In 1880, Anderson retired to a quiet life with her husband in Brooklyn, New York, but was often recognized by fans in the streets. In 1895, she composed and published a series of songs that were performed in Brooklyn. Titles included, "The Rat," "Tots at Home," and "What are we Living For?" In 1909, a reporter found her living in Bay Ridge, Brooklyn, New York, with her husband and 93 chickens. “She is strong, vigorous, bristling with vitality, abounding in health, and her complexation is like a weathered sea captain’s.”

She died in 1913, in Los Angeles, California, at the age of 70.

==Anderson's feats of pedestrianism==
- September 1877 – 1000 half miles in 1000 consecutive half hours (500 miles in 500 hours) Newport, Wales.
- November 1877 – 1 ¼ miles every hour for 1000 hours. Plymouth, England.
- December 1877 – 96 miles in 24 hours, Plymouth, England.
- January 1878 – 1344 quarter-miles in as many quarter-hours, Plymouth, England.
- February 1878 – 1,008 miles in 672 hours, Boston, England.
- April 1878 – 1500 miles in 1000 hours, Leeds, England.
- June 1878 – 1008 miles in 672 hours, Skegness, England.
- July 1878 – 864 quarter-miles in as many five-minute periods, King's Lynn, England.
- August 1878 – 1344 quarter-miles in as many quarter-hours, Peterborough, England.
- December 1878 – 2700 quarter-miles in as many quarter-hours, Brooklyn, United States.
- January 1879 – 1350 quarter-miles in as many quarter-hours, Pittsburgh, United States.
- May 1879 – 2068 quarter-miles in as many quarter-hours, Chicago, United States.

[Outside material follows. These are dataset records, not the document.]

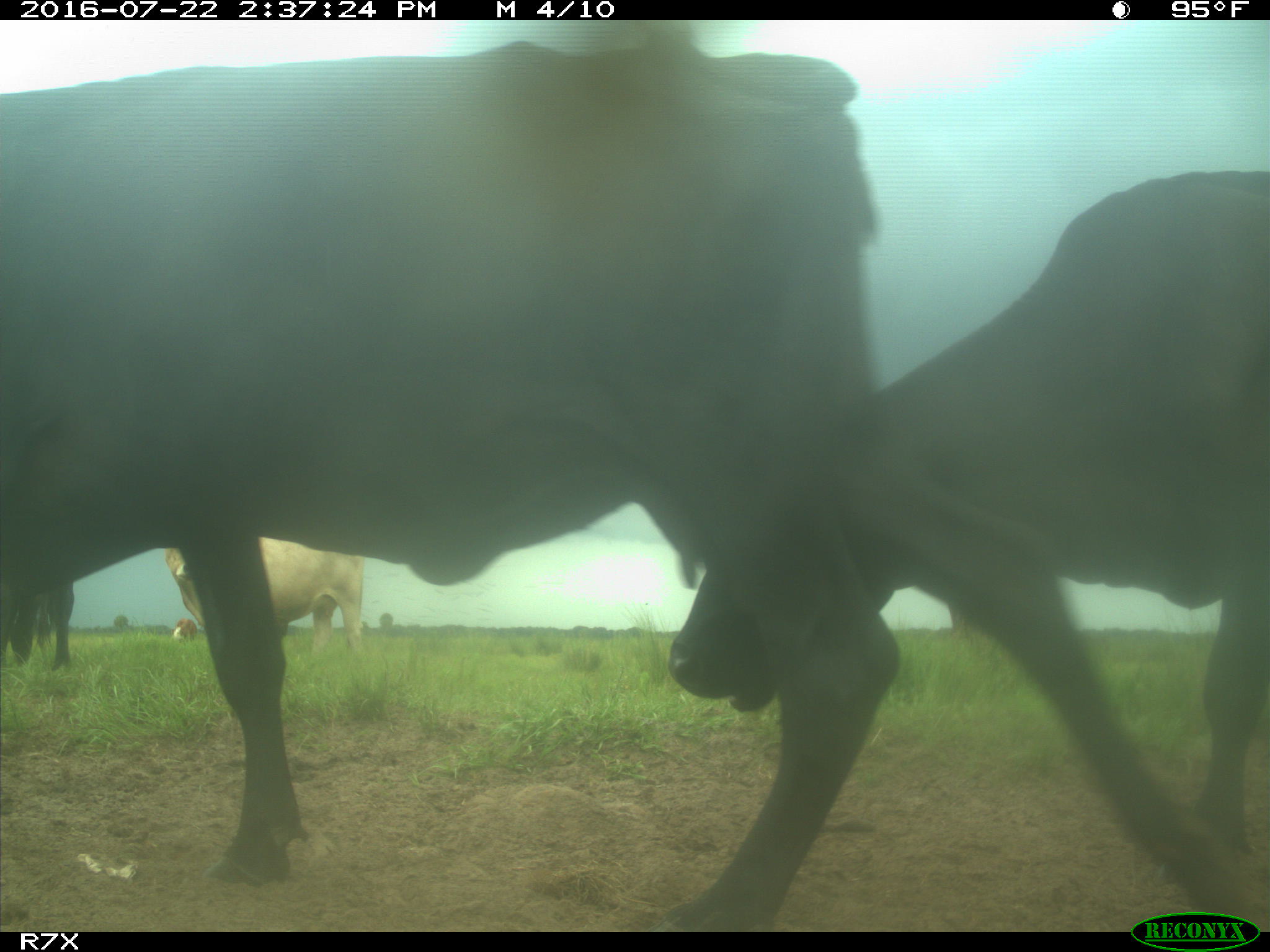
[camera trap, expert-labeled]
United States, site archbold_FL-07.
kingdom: Animalia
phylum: Chordata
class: Mammalia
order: Artiodactyla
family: Bovidae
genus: Bos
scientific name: Bos taurus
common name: domestic cow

- April 1879 – 804 miles in 500 hours, Cincinnati, United States.
- July 1879 – 2028 quarter-miles in as many quarter-hours, Detroit, United States.
- August 1879 – 2052 quarter-miles in as many quarter-hours, Buffalo, United States.
- December 1879 – 351 miles in six days, New York, United States.
- May 1880 – 1559 quarter-miles in as many 12-minute periods, Baltimore, United States.